What’s in a name?
My apologies to The Bard but I have no idea what the best answer to his query is.
What I do have at my disposal is a ceditra entry from two years ago. My random process for selecting subjects to write about (which still smells as sweet as a rose despite whatever it is called) landed me on page 203 of the book Boyd’s Curiosity Shop which states…
“Hells Canyon” originally was “Hellers Canyon” – in memory of an early Idaho miner.
First question…Was the canyon named for the miner Heller because this eponymous gentleman dies in said geographical feature?
Second question…Was this chap Heller related in any way to the only other famous Heller I can think of – the author of Catch-22, Joseph Heller?
Third question…How did the name morph from its original designation to the appellation we have today?
Why do names change?
Throughout history, people have altered what places have been called for one reason or another.
I’m not even going to dive into the “euphemism” phenomenon expertly articulated by George Carlin where the horrors of certain conditions are softened via linguistic obfuscation (i.e., “shell shock” become “post-traumatic stress disorder”).

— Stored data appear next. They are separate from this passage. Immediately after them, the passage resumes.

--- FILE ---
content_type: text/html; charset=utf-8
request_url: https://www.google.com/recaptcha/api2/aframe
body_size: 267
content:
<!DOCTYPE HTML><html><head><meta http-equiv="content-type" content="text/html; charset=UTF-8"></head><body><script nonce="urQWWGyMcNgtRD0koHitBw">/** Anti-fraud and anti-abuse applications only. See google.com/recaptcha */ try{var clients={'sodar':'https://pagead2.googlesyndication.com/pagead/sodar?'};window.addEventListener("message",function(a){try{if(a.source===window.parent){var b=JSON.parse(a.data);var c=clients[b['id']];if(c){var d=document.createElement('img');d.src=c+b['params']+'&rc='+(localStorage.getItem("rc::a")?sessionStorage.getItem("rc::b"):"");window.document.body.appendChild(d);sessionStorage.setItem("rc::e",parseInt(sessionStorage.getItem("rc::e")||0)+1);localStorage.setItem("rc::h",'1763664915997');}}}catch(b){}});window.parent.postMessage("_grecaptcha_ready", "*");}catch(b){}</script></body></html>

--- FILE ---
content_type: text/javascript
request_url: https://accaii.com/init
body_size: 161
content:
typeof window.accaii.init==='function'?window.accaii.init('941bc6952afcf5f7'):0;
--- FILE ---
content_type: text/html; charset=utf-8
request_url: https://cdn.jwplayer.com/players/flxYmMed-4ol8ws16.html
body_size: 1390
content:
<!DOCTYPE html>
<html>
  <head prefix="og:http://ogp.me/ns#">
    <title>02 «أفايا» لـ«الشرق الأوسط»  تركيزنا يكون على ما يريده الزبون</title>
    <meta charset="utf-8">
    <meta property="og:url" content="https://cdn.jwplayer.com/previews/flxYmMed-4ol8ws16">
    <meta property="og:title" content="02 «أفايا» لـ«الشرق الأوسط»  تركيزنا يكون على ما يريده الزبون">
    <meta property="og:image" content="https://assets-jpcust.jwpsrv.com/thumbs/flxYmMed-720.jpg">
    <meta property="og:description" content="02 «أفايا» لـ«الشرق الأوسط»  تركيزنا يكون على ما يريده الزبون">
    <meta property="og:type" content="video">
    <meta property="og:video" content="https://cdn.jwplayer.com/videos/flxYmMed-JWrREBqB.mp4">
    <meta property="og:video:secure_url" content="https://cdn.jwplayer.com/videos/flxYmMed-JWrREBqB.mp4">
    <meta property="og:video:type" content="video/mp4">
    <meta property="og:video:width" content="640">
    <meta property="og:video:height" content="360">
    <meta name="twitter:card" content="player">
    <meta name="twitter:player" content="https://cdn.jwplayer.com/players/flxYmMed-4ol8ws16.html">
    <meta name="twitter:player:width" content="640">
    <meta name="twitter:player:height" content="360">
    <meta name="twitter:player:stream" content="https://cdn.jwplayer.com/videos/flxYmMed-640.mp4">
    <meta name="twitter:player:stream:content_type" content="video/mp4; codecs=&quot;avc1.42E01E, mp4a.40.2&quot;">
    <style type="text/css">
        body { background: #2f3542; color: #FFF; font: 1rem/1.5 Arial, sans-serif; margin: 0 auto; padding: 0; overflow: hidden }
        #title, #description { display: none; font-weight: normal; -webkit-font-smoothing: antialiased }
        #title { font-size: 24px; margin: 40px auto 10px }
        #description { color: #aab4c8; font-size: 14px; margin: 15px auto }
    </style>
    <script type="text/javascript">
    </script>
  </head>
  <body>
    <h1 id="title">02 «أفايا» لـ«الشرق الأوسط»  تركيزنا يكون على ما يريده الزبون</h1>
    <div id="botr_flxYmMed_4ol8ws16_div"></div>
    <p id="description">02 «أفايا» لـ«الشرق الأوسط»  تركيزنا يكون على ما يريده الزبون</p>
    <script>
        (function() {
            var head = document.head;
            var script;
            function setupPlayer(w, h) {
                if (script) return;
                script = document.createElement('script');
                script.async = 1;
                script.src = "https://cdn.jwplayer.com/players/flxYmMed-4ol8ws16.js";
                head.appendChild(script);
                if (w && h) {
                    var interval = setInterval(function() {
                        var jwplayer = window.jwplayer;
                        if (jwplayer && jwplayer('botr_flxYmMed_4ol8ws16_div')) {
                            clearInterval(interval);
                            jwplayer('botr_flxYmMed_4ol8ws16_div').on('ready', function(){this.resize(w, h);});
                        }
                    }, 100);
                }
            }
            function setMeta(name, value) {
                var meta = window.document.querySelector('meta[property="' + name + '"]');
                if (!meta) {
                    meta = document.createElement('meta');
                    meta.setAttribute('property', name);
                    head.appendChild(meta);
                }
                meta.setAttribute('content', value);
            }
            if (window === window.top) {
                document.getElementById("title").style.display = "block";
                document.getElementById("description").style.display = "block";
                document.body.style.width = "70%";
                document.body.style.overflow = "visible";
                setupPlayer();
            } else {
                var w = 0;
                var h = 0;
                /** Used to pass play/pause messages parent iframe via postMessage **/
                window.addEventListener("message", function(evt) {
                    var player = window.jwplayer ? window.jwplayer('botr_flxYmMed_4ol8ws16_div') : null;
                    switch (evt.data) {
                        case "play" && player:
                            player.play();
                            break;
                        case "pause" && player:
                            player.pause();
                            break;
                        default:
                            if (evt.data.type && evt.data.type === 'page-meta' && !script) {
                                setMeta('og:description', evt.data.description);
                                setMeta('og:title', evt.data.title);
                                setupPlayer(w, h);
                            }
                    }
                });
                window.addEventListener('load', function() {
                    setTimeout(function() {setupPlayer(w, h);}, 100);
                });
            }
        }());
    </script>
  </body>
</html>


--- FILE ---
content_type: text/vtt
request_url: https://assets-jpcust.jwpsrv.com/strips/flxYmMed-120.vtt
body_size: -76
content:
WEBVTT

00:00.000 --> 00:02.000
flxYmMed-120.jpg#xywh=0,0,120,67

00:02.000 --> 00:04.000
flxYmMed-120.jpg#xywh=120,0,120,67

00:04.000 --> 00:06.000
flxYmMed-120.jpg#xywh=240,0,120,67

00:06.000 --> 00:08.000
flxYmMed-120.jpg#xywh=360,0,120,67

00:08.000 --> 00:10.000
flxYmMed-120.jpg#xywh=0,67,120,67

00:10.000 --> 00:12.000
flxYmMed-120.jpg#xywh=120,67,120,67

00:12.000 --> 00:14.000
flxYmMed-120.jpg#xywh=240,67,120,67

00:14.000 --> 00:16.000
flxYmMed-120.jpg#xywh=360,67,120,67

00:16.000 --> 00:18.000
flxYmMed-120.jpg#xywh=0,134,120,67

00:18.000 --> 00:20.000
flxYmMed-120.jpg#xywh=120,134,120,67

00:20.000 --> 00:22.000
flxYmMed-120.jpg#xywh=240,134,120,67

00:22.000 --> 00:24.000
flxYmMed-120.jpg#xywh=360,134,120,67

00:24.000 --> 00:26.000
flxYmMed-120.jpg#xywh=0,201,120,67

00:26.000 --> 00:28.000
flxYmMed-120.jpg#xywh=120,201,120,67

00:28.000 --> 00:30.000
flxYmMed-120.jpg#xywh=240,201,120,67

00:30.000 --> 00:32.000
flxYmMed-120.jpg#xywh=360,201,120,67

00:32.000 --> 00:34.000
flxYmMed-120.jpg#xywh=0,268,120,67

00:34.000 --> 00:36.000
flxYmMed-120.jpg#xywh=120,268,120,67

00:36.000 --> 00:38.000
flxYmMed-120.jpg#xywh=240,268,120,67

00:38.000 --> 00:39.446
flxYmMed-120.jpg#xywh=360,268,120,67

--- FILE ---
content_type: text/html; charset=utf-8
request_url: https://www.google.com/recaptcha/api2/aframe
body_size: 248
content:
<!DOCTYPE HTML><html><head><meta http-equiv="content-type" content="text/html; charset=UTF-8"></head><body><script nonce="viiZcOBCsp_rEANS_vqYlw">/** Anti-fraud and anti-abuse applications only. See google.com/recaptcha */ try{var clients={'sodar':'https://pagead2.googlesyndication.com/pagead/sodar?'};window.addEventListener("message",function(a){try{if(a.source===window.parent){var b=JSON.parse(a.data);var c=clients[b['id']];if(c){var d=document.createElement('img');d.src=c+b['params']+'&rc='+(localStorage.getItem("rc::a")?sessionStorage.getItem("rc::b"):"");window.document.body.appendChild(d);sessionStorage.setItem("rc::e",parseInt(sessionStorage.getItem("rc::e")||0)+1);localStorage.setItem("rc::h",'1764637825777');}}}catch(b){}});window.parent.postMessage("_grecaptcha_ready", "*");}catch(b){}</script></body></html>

One obvious reason why names change is for political reasons, also known as “winner’s prerogative”. After the Russian Revolution, St. Petersburg was renamed Leningrad. After the Soviet Union broke up (but continues to remain good friends despite the fact that Tajikistan still has Russia’s albums and Ayn Rand books), the name was changed back.
Another reason is for cultural sensitivity. Aboriginal names are starting to make a comeback and replace the names imposed upon them by Western explorers. Ayers Rock in Australia is being known again as Uluru. Alaska’s Mount McKinley becomes Denali and India is now referring to Bombay as Mumbai.
Of course Constantinople is now called Istanbul. Why? It’s nobody’s business but the Turks.